==== Source extract ====

Non-correlated reporting

Due to a mix of excel reporting and various systems it is often impossible to correlate reports. Hence, visits can't be accounted for, claims can't be verified and false movement is hard to detect! This directly impacts the ability of the management to do mid-course correction for strategies.

Grading process maturity

As organizations continue to embrace the new opportunities for growth, it's important to improve business processes in these challenging times and move forward from traditional focus on routine, predictable, sequential processes towards broader, cross-boundary processes that include more unstructured work.

Whether your organization is mature or maturing, it's important to always assess and self-audit the processes involved.

How evolved are my processes?

An organization is a complex web of processes. For businesses to become adaptive, dynamic, flexible and agile, the business has to be managed from a process perspective. A business is driven not by a single process but perhaps hundreds of processes. Some processes are mission-critical to the overall value chain whereas other processes operate in a supporting role.

Begin with discovering the processes involved. Once the processes have been discovered, documented and analyzed, they can be improved - executed at lower cost with higher quality, performance, visibility or adaptability.

Often, top line managers are required to step back and review current operations and develop process solutions designed to help you maximize resources, eliminate waste, achieve productivity and deliver improved results.

==== Given information ====

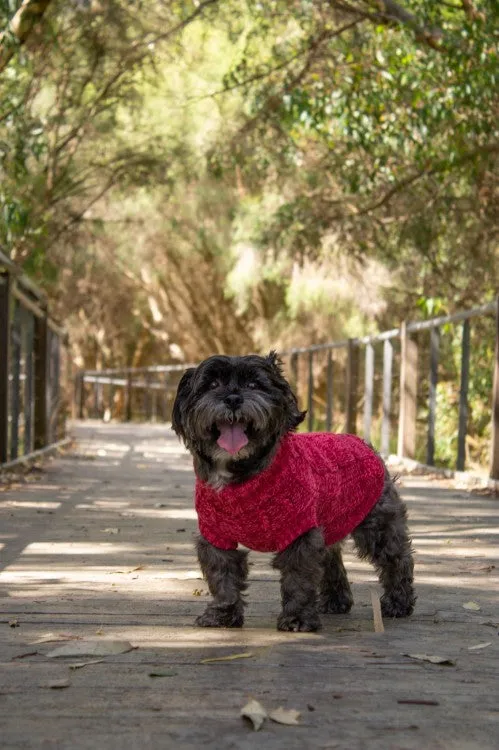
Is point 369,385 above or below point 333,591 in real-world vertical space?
above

====

▶ **Given problem 1**: According to the passage on business processes, why can't visits be accounted for or claims be verified? Answer in one to three sentences.
▶ **Given problem 2**:
Decide whether each statement agrees with the passage on business processes. Answer yes or no for each, and quote the words from the passage that decide it.
(a) A business is driven by a single process.
(b) Improvement should begin with discovering the processes involved.
(c) Assessing and self-auditing processes matters only for mature organizations.
▶ **Given problem 3**: Continue the passage on business processes from the point where it stops.
The listing has no connection to the passage on business processes.

▶ **Reply 1**: A mix of Excel reporting and various systems often makes it impossible to correlate reports. As a result, visits can't be accounted for, claims can't be verified, and false movement is hard to detect.

▶ **Reply 2**:
(a) No: "A business is driven not by a single process but perhaps hundreds of processes."
(b) Yes: "Begin with discovering the processes involved."
(c) No: "Whether your organization is mature or maturing, it's important to always assess and self-audit the processes involved."

▶ **Reply 3**:
Here are few questions that you need to ask, before you begin:

  • How do our processes match up to the best-in-class companies?
  • Are we doing things as well or better than our competitors
  • Is our information as good as everyone else's?
  • What might we do to improve?

Businesses managed by processes can ensure that all sales, service and marketing initiatives proceed on a pre-defined, consistent path, leaving room for appropriate, relevant deviations according to their needs and circumstances.

Understanding Process Scorecards

The Process Scorecard offers a way of evaluating a process or methodology by rating its impact on services, quality, costs and how effectively it is used and applied.

Begin with identifying the processes and evaluating each one of them. The process evaluation must describe:

  • Whether the process is accomplishing what it is expected to?
  • Does the process have a positive impact on quality of services and timelines?
  • Can the process be applied consistently for business situations?
  • How well the process integrates with other departments or it works in isolation?
  • Does the process maximize resources, eliminate wastage, achieve productivity and deliver improved results?
  • How the process can be improved?

Findings from the scorecard assessment are then translated into an actionable plan to close the gaps and reformulate the departmental and enterprise’s understanding about these processes.

A typical process score includes:

  • Core Business Process: The organization runs on a set of core business processes that must exist for the organization to function properly.
  • General Status: Determine the process for improvement.
  • Financial Impact: Make sure that you have everyone onboard and assess the impact for prioritizing the change.
  • Current Scenario: Identify current challenges with the processes.
  • Roadmap: With all of the elements in place you should now be able to define the roadmap. Items in roadmap are not a “just do it” quick fix. It is a discipline that requires patience, planning and monitoring. It also is a continuous improvement.

Characteristics of a Successful Process:

  • The process is clearly defined for objectives, workflow and deliverables
  • The process is relevant to operational needs and requirements.
  • The process is sufficiently flexible to suit varying needs and circumstances. (Note: a process should provide a roadmap, not a roadblock).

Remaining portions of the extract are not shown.